Pharmaceutical companies could see revenue drop by 2% to 7% should the federal government require more significant rebates for seniors enrolled in Medicare and Medicaid. Moody's said the estimate was based on a comparison of the proposed $135 billion, 10-year savings from the rebate proposal against the drug industry savings under the 2010 health reform law.
The alternative to the committee proposals, a reduction to Medicare reimbursement of up to 2%, “would likely prove far less onerous than any targeted cuts proposed by the committee,” the ratings agency said.

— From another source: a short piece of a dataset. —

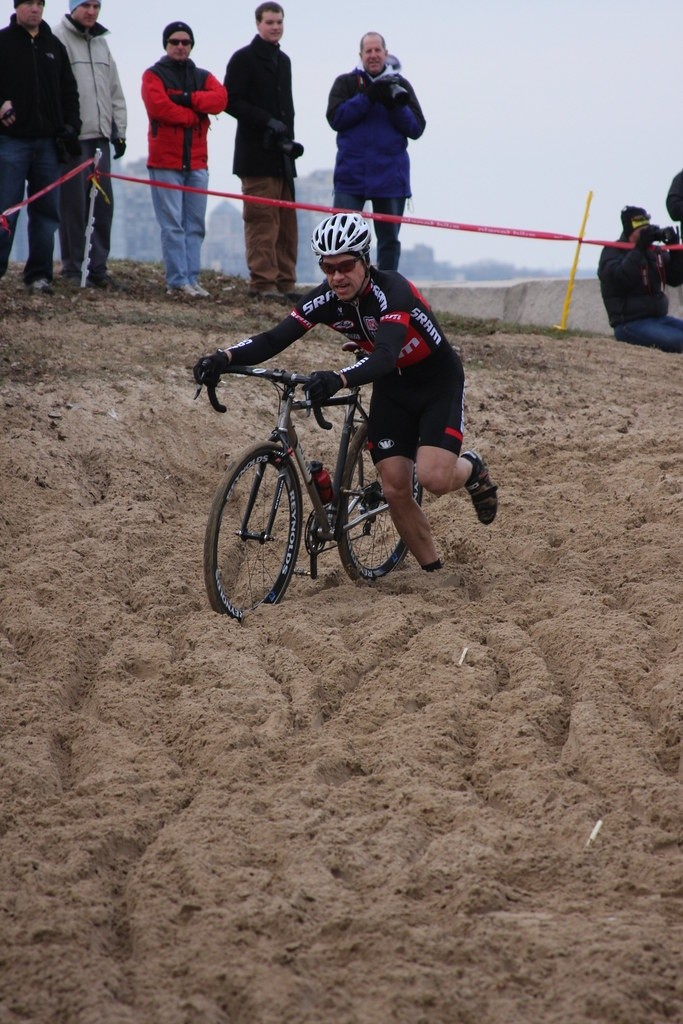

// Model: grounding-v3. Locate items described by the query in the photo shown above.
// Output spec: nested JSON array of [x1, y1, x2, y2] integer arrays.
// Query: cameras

Home-care providers rely the most on Medicare, the report said. Not-for-profit hospitals could try to offset costs by raising commercial rates, the report said. The 2% Medicare cut would “compromise” for-profit hospitals profitability. Skilled-nursing facilities and dialysis companies would also face pressure on margins, the report said.
Medicare and Medicaid managed-care insurers could benefit under various deficit-reduction measures. Medicare Advantage insurers could benefit from enrollment gains should policymakers adopt proposals that require seniors to pay a greater share of Medicare expenses. States may more aggressively adopt Medicaid managed care should federal Medicaid financing drop.